When a local Austin theater puts on a play about changelings, you know I have to be there. Fellow sf- fantasy author Jessica Reisman came along and we had a great time.
In Changelings, playwright Reina Hardy put a slightly different spin on the tale of fairies stealing babies, and it was absorbing and fascinating, and by turns poignant and comical. Both Jessica and I agreed that we would have done some things differently (occupational hazard), but for the most part the play works.
The Powers family has always had their babies stolen by fairies. As the play opens, Megan Powers is set to get married to her fiance Tim, and Tim doesn’t know about the family curse. Megan’s brother Luther wants to stop the wedding, and he’s more than a little bit unhinged.

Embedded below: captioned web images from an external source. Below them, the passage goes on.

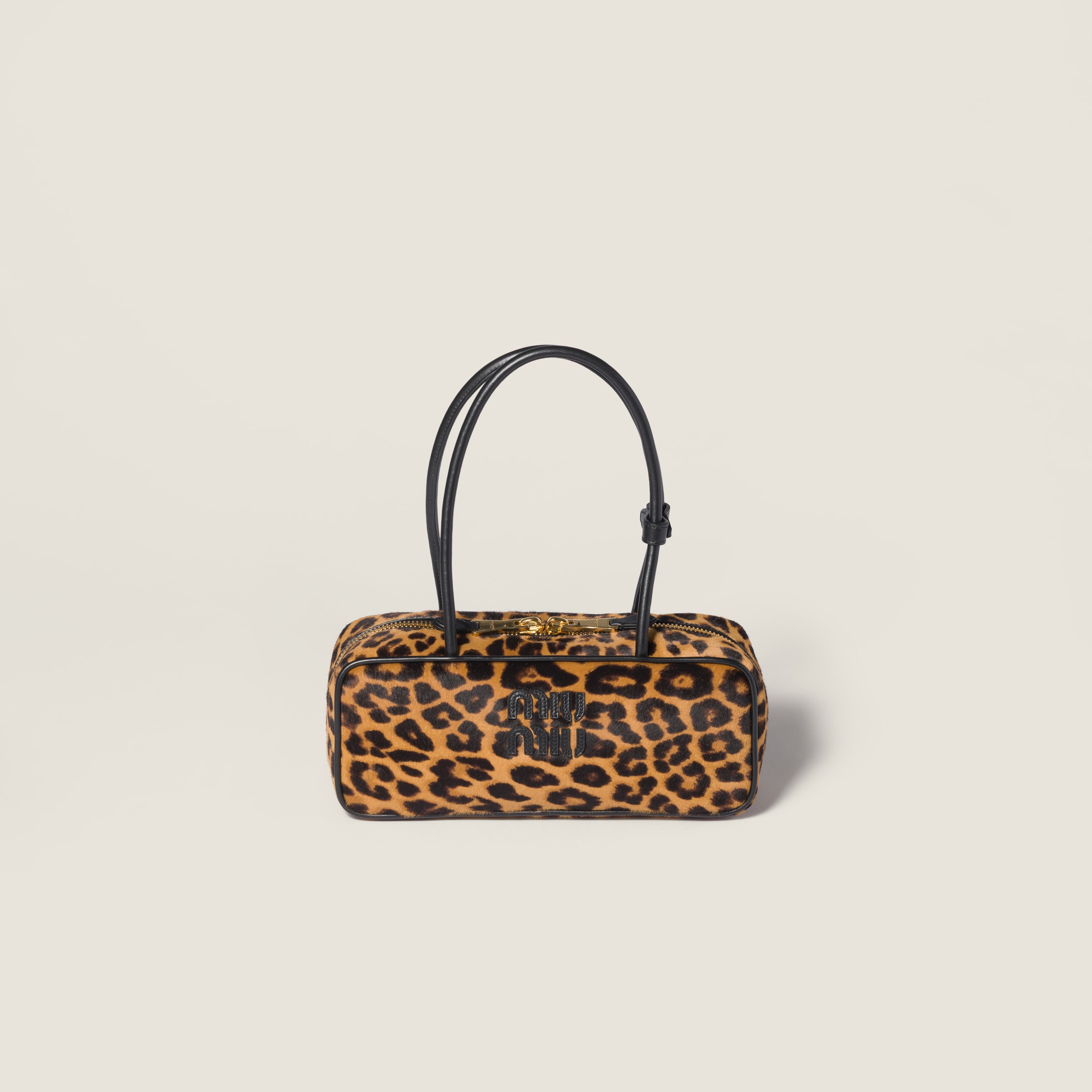 Сумка beau из кожи с принтом MIU MIU, медовый
Сумка beau из кожи с принтом MIU MIU, медовый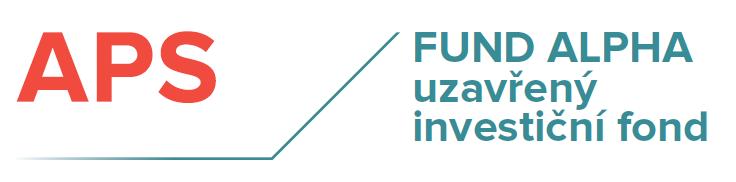 Individuální účetní závěrka k 31.12.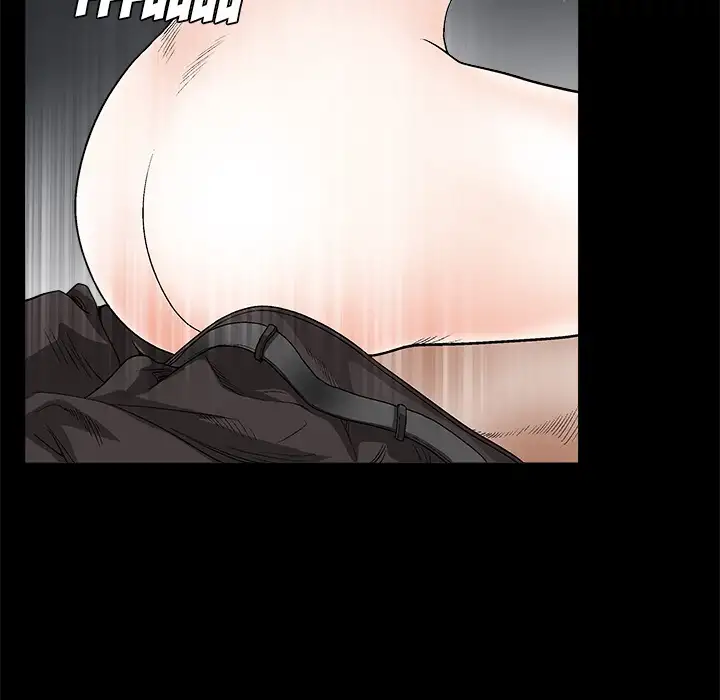 The Leash - Chapter 10 [photo 89] - MangaPorn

The actors who played the Wicked Child, the Whiteling, and Magus Kemp (Gricelda Silva, Amelia Turner, and Travis Bedard, respectively) stole the show. Turner was especially poignant as the Whiteling.

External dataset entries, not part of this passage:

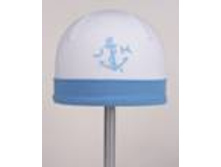 image157 - �����.jpg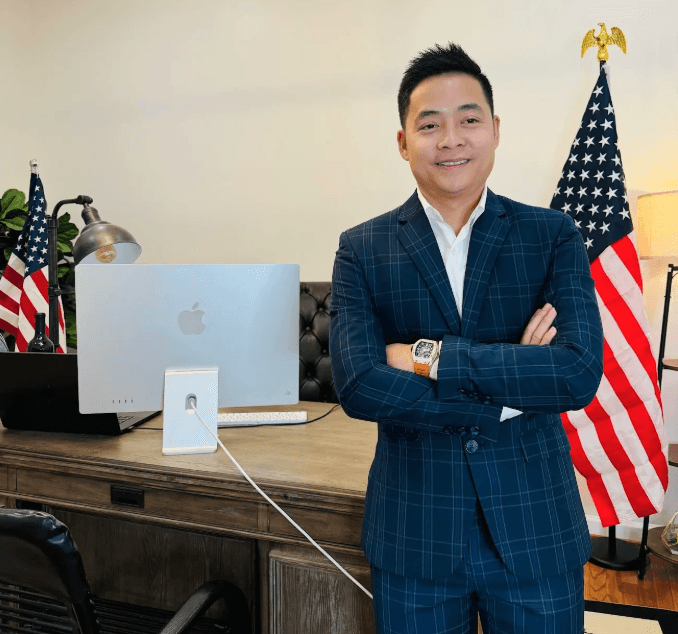 Nguyen-Ba-Lich-Benley-Nguyen-The-Guide-to-Thousands-of-American-Dreams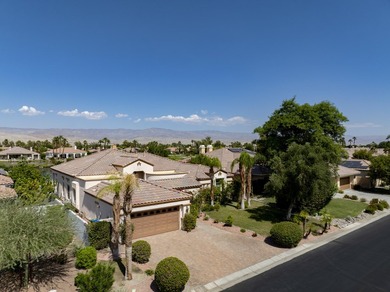 Luxury Oasis in Rancho Mirage. Discover unparalleled Desert - photo 43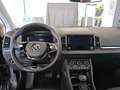 Skoda Karoq Ambition Clever 1.5TSI DSG/ Navi, LED, AHK Braun - thumbnail 7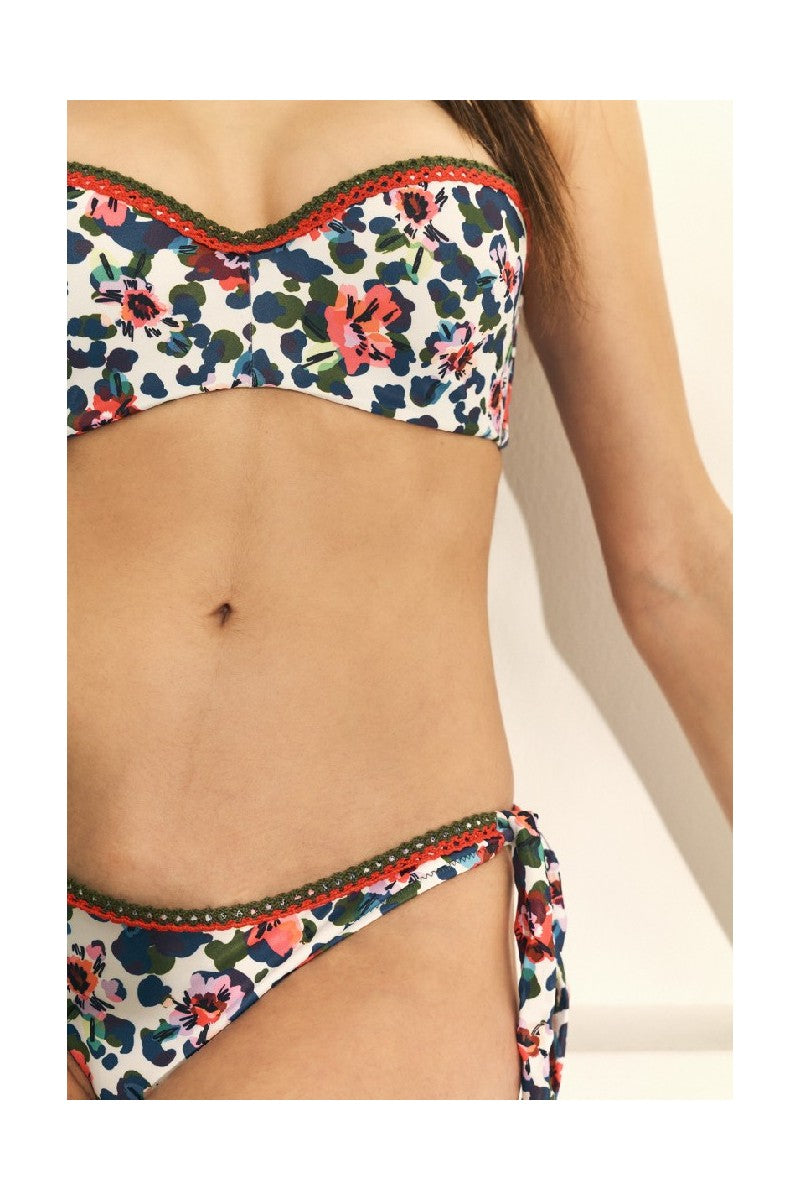 Bikini Promise S8551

I was a little bit disappointed in the Faerie Queen, Pandora. Her great wickedness was talked of but we didn’t really see it, and she was too easily overcome. And the play suffers a bit from “powerful women who are the only ones who are weak, selfish and evil” syndrome, which can be tiresome.
It was fun. I’m glad I went, glad to see fantasy and myth on stage, glad to see someone take a chance on what is a weird little play. I’ve got a few stories about changelings and fairies in the modern world, and there’s a reason this myth has staying power — it hits at our deepest fears when babies are stolen or switched, hence our horrified fascination with modern tales of stolen babies.